> [Questions about scene geometry]:
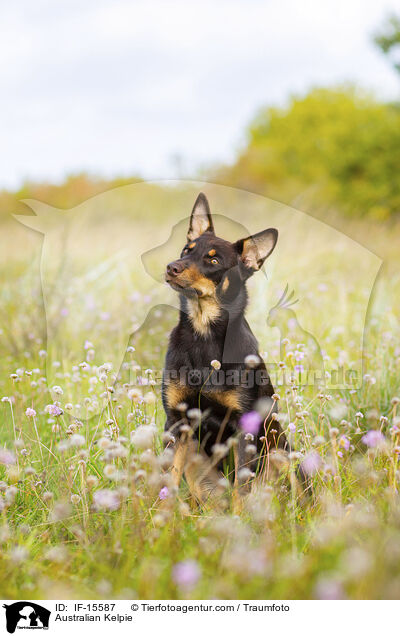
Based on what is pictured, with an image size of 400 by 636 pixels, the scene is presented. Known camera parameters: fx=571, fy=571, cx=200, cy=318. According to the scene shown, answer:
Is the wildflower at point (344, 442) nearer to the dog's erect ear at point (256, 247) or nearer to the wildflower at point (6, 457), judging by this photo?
the dog's erect ear at point (256, 247)

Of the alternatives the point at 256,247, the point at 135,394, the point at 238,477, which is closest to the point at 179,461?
the point at 238,477

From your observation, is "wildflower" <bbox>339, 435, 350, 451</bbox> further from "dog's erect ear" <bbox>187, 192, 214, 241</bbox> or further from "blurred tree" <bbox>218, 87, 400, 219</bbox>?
"blurred tree" <bbox>218, 87, 400, 219</bbox>

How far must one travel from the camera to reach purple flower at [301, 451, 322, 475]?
10.4 feet

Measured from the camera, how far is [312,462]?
3176mm

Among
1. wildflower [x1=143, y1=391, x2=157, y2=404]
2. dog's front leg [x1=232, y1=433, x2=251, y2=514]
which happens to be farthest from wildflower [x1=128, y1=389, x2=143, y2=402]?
dog's front leg [x1=232, y1=433, x2=251, y2=514]

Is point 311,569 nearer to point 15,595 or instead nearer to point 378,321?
point 15,595

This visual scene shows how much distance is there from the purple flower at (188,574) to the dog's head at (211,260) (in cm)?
173

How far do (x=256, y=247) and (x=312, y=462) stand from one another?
4.40ft

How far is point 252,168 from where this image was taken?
1236 inches

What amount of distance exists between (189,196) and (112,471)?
10.1ft

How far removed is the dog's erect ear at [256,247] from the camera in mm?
3507

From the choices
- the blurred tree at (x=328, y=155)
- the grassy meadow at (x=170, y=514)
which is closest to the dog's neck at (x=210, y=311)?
the grassy meadow at (x=170, y=514)
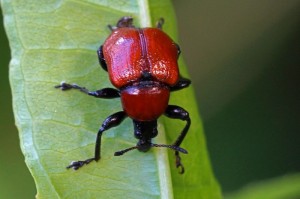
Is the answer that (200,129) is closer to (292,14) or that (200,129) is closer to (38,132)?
(38,132)

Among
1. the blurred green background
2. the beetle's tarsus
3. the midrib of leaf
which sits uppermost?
the midrib of leaf

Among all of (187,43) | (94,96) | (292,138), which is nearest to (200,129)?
(94,96)

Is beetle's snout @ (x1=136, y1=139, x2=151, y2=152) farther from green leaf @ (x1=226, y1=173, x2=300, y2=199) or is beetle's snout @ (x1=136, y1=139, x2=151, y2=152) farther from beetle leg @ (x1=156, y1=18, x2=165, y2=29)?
green leaf @ (x1=226, y1=173, x2=300, y2=199)

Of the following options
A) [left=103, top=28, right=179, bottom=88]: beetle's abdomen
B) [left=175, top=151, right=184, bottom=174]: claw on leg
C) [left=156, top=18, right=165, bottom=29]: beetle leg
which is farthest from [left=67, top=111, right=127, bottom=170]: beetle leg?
[left=156, top=18, right=165, bottom=29]: beetle leg

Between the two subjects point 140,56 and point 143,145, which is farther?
point 140,56

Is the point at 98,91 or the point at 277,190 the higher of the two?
the point at 98,91

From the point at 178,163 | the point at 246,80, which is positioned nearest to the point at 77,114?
the point at 178,163

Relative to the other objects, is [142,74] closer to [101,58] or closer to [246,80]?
[101,58]
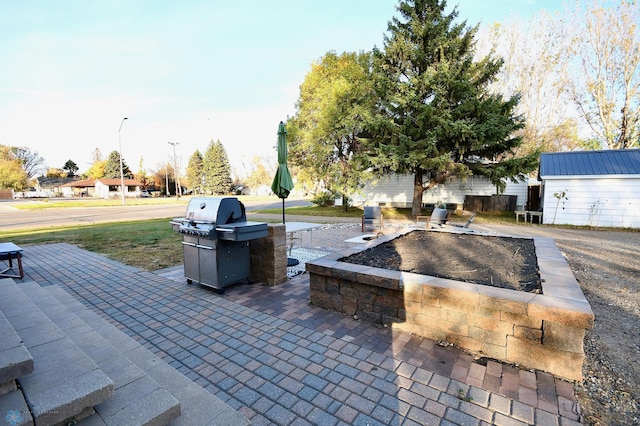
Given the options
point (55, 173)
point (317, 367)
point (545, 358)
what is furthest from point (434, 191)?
point (55, 173)

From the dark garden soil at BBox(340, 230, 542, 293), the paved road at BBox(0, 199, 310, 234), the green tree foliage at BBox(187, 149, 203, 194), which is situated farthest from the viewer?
the green tree foliage at BBox(187, 149, 203, 194)


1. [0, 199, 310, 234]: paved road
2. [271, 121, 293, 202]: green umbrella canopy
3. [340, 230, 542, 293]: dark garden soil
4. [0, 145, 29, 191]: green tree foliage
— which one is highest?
[0, 145, 29, 191]: green tree foliage

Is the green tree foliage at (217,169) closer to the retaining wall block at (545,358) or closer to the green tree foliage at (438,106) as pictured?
the green tree foliage at (438,106)

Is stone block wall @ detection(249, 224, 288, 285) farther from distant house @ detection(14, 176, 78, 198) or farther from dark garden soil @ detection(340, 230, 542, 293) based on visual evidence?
distant house @ detection(14, 176, 78, 198)

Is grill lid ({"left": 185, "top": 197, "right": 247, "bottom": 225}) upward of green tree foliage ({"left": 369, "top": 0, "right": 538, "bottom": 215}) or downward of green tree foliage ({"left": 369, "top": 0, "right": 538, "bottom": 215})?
downward

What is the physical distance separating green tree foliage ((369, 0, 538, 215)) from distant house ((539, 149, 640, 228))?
1.26m

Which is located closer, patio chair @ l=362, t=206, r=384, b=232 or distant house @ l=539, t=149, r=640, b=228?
patio chair @ l=362, t=206, r=384, b=232

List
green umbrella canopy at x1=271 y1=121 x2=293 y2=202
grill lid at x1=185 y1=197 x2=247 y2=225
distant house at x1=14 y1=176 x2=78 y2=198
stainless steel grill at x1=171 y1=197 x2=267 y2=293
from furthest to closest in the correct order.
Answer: distant house at x1=14 y1=176 x2=78 y2=198, green umbrella canopy at x1=271 y1=121 x2=293 y2=202, grill lid at x1=185 y1=197 x2=247 y2=225, stainless steel grill at x1=171 y1=197 x2=267 y2=293

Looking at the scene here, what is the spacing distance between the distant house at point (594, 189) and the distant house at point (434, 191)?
148 inches

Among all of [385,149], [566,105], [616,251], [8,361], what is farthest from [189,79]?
[566,105]

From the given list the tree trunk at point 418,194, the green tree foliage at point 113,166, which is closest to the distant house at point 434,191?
the tree trunk at point 418,194

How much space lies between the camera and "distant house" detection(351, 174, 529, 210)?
16547mm

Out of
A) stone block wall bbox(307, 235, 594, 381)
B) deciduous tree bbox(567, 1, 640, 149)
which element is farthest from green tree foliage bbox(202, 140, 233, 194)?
stone block wall bbox(307, 235, 594, 381)

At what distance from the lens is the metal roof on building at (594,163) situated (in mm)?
10898
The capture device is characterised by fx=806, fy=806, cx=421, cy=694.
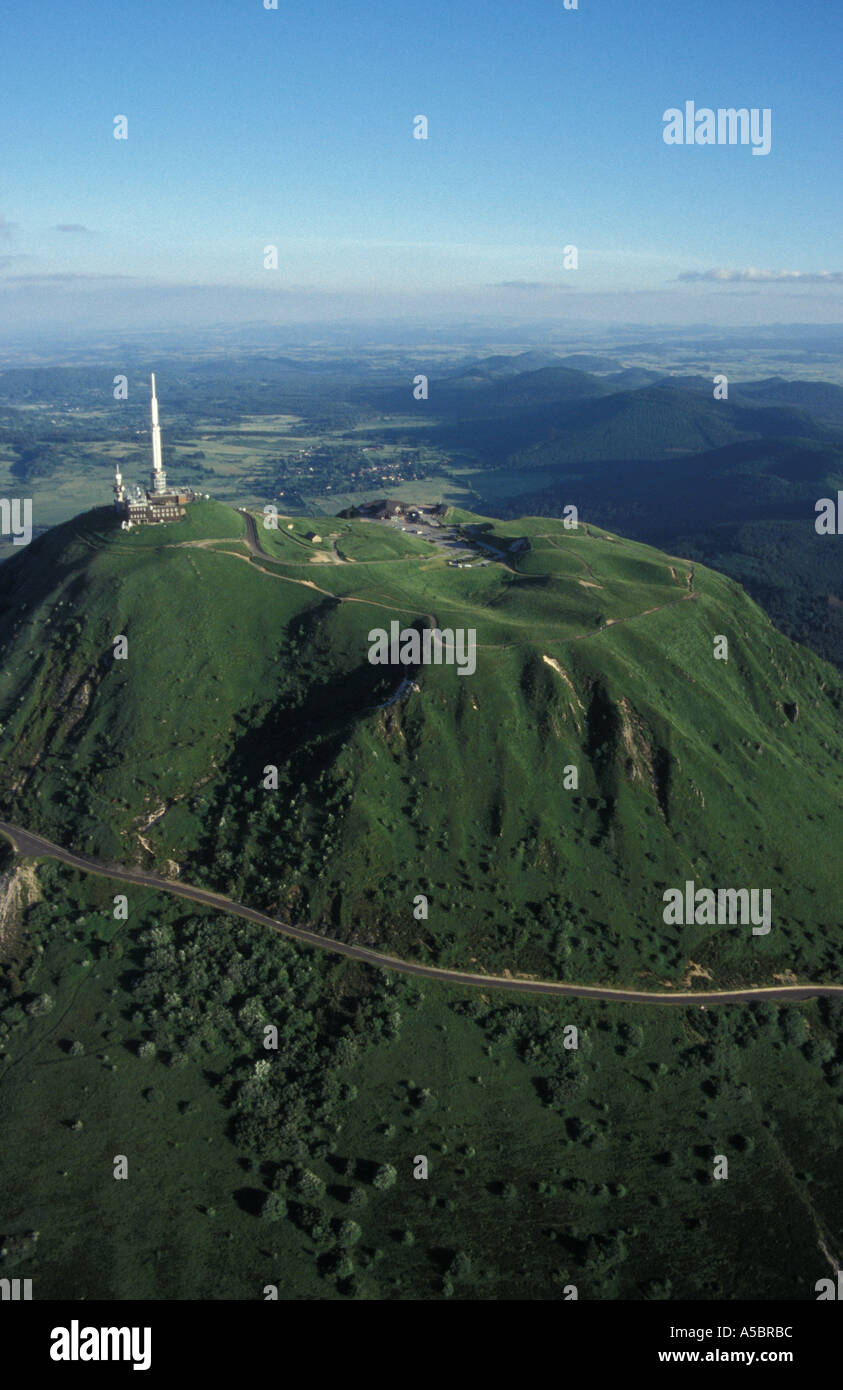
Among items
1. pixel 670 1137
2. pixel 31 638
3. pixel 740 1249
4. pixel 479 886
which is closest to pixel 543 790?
pixel 479 886

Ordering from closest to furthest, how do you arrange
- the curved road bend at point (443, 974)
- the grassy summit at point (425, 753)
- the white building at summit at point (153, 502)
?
1. the curved road bend at point (443, 974)
2. the grassy summit at point (425, 753)
3. the white building at summit at point (153, 502)

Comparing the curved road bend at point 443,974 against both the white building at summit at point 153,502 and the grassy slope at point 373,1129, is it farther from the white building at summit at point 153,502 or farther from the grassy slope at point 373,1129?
the white building at summit at point 153,502

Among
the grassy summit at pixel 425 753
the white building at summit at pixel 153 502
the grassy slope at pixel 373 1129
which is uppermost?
the white building at summit at pixel 153 502

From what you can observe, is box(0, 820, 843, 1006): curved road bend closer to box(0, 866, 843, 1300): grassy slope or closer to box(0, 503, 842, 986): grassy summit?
box(0, 503, 842, 986): grassy summit

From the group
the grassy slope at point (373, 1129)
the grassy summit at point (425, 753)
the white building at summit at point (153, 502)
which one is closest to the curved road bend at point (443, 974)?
the grassy summit at point (425, 753)

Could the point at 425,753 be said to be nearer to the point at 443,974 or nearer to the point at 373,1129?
the point at 443,974

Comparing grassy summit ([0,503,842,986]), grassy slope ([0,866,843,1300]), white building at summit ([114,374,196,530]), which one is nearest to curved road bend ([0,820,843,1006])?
grassy summit ([0,503,842,986])

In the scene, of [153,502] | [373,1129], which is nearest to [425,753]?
[373,1129]
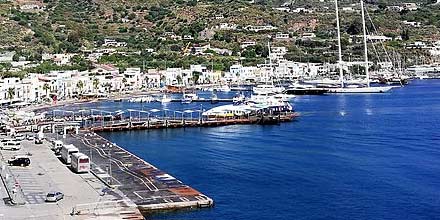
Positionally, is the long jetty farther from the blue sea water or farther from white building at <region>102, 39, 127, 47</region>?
white building at <region>102, 39, 127, 47</region>

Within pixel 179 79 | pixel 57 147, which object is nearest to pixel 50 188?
pixel 57 147

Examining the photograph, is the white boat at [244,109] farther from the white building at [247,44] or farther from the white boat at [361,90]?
the white building at [247,44]

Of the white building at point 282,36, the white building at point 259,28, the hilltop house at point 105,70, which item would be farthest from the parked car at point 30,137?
the white building at point 259,28

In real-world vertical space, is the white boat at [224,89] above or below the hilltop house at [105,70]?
below

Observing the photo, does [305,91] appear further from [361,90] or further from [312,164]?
[312,164]

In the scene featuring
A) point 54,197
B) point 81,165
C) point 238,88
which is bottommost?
point 54,197
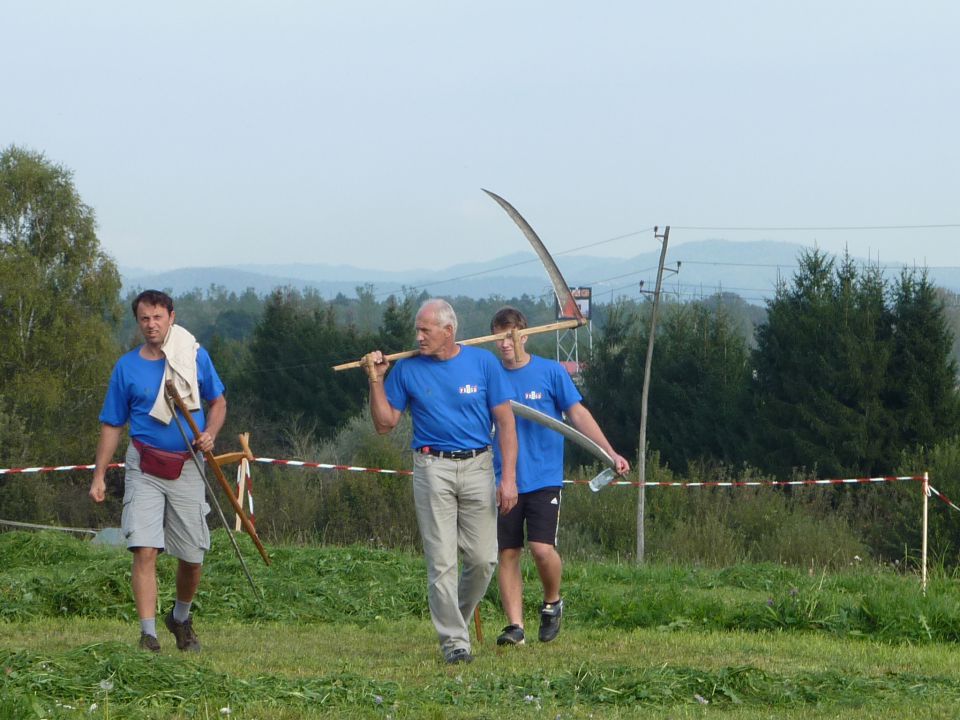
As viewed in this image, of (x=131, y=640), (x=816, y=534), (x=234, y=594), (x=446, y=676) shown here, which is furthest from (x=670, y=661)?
(x=816, y=534)

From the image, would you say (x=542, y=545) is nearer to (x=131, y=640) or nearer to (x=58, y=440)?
(x=131, y=640)

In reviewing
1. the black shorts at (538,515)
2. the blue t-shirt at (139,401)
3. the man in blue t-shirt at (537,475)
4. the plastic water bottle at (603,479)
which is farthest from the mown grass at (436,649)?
the blue t-shirt at (139,401)

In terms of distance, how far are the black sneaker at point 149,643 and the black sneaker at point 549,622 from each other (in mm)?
2142

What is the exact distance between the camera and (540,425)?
7.95 meters

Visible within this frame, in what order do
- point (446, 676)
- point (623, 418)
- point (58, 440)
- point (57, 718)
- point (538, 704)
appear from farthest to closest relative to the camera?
point (623, 418) → point (58, 440) → point (446, 676) → point (538, 704) → point (57, 718)

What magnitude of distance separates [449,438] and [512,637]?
1.26 m

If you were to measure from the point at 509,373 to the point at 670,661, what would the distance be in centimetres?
211

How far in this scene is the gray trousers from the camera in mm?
7145

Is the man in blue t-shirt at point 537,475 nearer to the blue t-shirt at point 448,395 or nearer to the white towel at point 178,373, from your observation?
the blue t-shirt at point 448,395

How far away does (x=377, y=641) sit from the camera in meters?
8.27

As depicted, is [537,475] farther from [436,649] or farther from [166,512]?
[166,512]

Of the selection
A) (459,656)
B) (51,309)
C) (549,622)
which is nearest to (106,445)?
(459,656)

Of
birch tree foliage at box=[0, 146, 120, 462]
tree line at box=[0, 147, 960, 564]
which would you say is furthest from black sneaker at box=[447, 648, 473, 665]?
birch tree foliage at box=[0, 146, 120, 462]

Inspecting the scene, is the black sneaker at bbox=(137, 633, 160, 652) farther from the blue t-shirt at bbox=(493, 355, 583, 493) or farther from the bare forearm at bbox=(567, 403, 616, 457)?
the bare forearm at bbox=(567, 403, 616, 457)
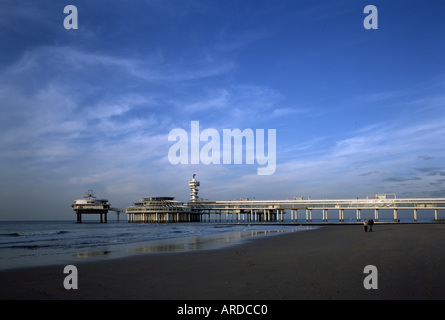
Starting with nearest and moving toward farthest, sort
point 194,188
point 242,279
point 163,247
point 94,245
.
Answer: point 242,279, point 163,247, point 94,245, point 194,188

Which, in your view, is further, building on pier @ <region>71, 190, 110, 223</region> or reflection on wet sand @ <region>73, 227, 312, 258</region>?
building on pier @ <region>71, 190, 110, 223</region>

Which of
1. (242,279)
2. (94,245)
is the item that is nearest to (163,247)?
(94,245)

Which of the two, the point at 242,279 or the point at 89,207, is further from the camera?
the point at 89,207

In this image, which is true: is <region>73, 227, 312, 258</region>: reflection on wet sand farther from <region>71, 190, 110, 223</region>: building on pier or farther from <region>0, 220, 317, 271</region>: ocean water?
<region>71, 190, 110, 223</region>: building on pier

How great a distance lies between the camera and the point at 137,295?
877 cm

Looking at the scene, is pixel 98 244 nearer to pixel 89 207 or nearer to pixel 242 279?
Answer: pixel 242 279

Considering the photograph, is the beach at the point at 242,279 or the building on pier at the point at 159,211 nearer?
the beach at the point at 242,279

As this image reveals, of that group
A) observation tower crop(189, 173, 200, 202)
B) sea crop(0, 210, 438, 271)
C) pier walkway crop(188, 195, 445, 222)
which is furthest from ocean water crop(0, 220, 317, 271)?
observation tower crop(189, 173, 200, 202)

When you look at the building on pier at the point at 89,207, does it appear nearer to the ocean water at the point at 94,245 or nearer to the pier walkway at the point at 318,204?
the pier walkway at the point at 318,204

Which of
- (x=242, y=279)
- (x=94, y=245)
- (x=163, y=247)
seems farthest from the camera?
(x=94, y=245)

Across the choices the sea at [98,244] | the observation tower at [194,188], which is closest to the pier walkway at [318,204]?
the observation tower at [194,188]

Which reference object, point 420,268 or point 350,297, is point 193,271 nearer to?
point 350,297
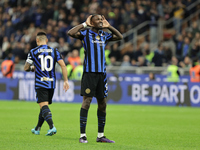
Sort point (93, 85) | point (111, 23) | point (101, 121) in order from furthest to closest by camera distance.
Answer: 1. point (111, 23)
2. point (101, 121)
3. point (93, 85)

> [Your instructions]: Look for the line that contains "Looking at the scene, is", then please copy it and the rest of the lines through the end of the data, pictures excluded.

> [Task answer]:
Looking at the scene, is pixel 98 244 nearer to pixel 89 207 or nearer to pixel 242 279?
Answer: pixel 242 279

Considering the photograph, is the beach at the point at 242,279 or the building on pier at the point at 159,211 nearer?
the beach at the point at 242,279

As this image reveals, of that group
A) observation tower crop(189, 173, 200, 202)
B) sea crop(0, 210, 438, 271)
C) pier walkway crop(188, 195, 445, 222)
which is furthest from ocean water crop(0, 220, 317, 271)?
observation tower crop(189, 173, 200, 202)

When you look at the building on pier at the point at 89,207, does it appear nearer to the ocean water at the point at 94,245 or nearer to the pier walkway at the point at 318,204?
the pier walkway at the point at 318,204

Which of
- (x=242, y=279)
- (x=94, y=245)
- (x=163, y=247)
seems farthest from the camera?
(x=94, y=245)

Across the choices the sea at [98,244] | the observation tower at [194,188], which is closest to the pier walkway at [318,204]?
the observation tower at [194,188]

Which reference object, point 420,268 or point 350,297, is point 193,271 nearer to?
point 350,297
Sort point (93, 85) | point (111, 23) | point (101, 121) in order from furthest to closest by camera distance.
Answer: 1. point (111, 23)
2. point (101, 121)
3. point (93, 85)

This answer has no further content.